Replace master with your actual default branch everywhere (in on.push.branches, on.pull_request.branches, release_branch, and if). If your reusable workflows need repository secrets, add secrets: inherit to each uses job (same indentation as with:).

2. Customize behavior (optional)

  • No releases from the fork
    Don’t run with mode release / pre-release, or remove/disable the release job in your fork’s workflow. You can still use build and pre-release for testing.

  • Release but no PyPI
    In the fork’s repo variables, either leave PYPI_PUBLISH unset or set it to something other than 'true'. The release job will create the GitHub Release but skip PyPI (see release.yml).

  • Different targets/images/wheels
    Set repository variables TARGETS, BINARIES, DOCKER_IMAGES, PYTHON_WHEELS, etc., or change the JSON files under .github/vars/ in your fork. Scripts will pick them up as documented above.

  • Version calculation
    calculate-version.yml and calculate-version.sh use release_branch to decide release vs dev versions. Passing your default branch as release_branch (as in the example) keeps behavior consistent.

3. Summary

Goal Action
Run CI on fork’s default branch Use ci_main.yml if branch is main, else add a ci_fork_main.yml-style workflow with your branch.
Use same builds/tests/release flow Call ci.yml with release_branch set to your default branch.
Have cache saved on your main branch Set your development/release branch as the repo’s default branch (Settings → General → Default branch).
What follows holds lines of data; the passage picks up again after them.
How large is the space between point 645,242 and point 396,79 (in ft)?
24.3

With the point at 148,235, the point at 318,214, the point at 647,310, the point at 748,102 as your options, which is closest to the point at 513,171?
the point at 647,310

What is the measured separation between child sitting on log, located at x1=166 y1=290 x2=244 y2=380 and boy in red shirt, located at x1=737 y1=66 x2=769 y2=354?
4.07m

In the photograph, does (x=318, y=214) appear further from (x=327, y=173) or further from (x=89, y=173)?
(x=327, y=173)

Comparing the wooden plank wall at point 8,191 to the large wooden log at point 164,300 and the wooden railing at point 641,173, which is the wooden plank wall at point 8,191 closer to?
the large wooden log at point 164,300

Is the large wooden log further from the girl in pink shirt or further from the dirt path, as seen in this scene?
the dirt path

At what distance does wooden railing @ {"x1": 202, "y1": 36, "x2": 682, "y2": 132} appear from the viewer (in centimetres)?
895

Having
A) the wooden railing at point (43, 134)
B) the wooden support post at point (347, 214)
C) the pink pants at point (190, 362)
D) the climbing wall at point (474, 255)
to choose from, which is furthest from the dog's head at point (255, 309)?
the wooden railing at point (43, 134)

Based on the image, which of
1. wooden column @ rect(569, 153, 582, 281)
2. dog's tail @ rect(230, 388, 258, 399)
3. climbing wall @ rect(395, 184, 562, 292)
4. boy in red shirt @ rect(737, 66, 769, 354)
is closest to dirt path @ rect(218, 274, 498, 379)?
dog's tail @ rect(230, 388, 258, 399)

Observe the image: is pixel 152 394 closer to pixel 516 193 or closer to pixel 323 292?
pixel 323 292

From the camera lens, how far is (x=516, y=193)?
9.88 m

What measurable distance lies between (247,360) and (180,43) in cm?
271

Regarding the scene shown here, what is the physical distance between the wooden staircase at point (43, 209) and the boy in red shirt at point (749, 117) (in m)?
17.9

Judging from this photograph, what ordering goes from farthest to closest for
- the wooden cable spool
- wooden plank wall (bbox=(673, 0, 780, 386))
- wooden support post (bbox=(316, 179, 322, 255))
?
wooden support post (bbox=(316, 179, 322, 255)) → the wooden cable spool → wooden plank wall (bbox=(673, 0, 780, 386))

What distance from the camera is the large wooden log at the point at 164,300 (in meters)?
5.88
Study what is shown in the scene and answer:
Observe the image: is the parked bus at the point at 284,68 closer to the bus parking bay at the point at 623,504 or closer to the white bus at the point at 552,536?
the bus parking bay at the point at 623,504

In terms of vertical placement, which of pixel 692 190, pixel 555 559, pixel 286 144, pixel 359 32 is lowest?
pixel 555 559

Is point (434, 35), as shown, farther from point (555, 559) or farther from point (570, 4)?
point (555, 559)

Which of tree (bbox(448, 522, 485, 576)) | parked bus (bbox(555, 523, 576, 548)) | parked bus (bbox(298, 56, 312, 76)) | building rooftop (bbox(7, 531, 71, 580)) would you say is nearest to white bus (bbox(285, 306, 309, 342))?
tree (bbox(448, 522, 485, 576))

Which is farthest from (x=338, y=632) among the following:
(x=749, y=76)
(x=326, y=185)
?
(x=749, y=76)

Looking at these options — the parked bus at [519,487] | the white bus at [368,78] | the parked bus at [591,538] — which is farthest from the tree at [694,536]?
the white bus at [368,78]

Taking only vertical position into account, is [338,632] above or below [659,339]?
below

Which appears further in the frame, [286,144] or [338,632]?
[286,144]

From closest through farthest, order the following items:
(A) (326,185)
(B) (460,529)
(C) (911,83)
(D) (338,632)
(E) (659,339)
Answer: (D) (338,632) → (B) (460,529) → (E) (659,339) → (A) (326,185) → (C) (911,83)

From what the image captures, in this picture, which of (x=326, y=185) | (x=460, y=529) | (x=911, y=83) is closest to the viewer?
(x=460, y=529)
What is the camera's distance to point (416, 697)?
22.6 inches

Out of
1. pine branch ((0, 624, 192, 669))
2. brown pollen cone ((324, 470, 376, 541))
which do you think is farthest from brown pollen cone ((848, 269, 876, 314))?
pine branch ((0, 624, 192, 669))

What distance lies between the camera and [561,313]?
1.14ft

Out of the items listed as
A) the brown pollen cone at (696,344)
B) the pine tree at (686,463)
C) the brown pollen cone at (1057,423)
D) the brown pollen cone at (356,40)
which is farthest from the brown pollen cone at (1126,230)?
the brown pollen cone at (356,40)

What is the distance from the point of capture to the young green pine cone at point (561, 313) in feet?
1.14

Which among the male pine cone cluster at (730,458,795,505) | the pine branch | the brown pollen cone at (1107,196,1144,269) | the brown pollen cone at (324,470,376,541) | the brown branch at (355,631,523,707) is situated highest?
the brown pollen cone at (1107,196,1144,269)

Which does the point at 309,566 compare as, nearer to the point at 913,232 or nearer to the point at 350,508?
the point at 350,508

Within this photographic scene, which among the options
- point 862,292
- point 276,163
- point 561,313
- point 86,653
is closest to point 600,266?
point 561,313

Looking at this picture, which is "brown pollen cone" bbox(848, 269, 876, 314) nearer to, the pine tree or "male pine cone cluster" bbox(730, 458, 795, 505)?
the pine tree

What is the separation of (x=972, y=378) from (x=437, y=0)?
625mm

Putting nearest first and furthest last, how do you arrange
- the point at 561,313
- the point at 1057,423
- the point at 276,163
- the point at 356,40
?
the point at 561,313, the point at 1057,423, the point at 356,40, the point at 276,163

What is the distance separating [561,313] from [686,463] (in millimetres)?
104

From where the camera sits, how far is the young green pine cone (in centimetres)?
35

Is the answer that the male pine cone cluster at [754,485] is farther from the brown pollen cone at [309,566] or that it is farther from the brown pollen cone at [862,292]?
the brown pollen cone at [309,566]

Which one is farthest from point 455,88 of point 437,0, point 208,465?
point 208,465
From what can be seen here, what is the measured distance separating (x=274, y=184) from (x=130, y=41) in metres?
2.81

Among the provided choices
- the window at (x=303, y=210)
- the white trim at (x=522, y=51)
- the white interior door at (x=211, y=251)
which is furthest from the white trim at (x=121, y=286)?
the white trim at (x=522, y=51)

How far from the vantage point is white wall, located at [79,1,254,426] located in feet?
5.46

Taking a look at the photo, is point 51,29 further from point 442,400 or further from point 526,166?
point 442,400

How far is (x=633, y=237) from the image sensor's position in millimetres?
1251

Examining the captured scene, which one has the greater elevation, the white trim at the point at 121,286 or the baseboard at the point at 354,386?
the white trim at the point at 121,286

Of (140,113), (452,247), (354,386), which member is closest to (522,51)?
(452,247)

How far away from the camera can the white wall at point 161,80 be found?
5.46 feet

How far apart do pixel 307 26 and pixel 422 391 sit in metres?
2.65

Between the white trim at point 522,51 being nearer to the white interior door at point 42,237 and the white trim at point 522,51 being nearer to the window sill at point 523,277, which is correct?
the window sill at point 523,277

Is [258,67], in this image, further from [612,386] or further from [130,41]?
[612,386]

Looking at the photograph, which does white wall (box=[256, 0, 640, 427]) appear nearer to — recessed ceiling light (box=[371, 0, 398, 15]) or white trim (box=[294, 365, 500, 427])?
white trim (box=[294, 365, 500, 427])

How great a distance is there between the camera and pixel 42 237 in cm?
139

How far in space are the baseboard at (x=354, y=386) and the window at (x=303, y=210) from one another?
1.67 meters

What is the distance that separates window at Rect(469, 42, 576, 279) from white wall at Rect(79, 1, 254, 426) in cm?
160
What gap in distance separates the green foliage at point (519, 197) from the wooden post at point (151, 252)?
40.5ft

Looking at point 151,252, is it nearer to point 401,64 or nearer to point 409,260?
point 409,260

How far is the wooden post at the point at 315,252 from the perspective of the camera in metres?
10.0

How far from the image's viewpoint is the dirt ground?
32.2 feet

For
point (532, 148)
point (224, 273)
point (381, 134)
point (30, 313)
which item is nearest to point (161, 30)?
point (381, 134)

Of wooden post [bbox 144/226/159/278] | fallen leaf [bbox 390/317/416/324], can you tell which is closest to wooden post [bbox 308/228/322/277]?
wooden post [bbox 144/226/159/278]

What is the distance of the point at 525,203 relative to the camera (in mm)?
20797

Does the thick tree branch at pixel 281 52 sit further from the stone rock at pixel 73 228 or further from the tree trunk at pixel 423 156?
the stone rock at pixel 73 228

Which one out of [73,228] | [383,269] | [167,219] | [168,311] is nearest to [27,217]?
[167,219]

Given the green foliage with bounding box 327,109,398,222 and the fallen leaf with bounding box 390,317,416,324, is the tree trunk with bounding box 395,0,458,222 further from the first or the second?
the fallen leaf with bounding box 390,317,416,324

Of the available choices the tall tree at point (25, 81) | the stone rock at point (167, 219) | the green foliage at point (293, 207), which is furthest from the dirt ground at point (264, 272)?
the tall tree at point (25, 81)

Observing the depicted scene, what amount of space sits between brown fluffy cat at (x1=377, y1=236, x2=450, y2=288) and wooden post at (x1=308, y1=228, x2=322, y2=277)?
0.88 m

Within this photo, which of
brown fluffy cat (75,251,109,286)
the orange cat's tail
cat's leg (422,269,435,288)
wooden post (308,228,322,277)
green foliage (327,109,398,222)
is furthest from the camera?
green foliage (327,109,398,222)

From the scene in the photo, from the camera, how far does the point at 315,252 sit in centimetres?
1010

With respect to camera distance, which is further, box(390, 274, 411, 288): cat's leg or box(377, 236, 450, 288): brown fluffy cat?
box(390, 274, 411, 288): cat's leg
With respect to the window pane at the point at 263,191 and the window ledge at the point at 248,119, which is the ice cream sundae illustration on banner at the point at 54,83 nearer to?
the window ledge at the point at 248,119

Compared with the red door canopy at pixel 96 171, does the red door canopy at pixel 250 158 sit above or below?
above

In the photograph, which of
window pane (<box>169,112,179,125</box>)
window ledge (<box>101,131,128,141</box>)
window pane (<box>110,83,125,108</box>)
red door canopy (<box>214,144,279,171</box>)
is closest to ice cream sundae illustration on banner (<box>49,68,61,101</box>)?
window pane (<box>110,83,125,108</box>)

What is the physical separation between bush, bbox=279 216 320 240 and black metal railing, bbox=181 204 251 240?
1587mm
See Caching.
Disable publishing Avoid release/pre-release mode or set PYPI_PUBLISH != true.
Customize targets/images Set vars or edit .github/vars/*.json in the fork.

No changes to the reusable workflows (ci.yml, release.yml, etc.) or scripts are required for a typical fork; only the entry-point workflow (and optionally repo variables) need to reflect your branch and preferences.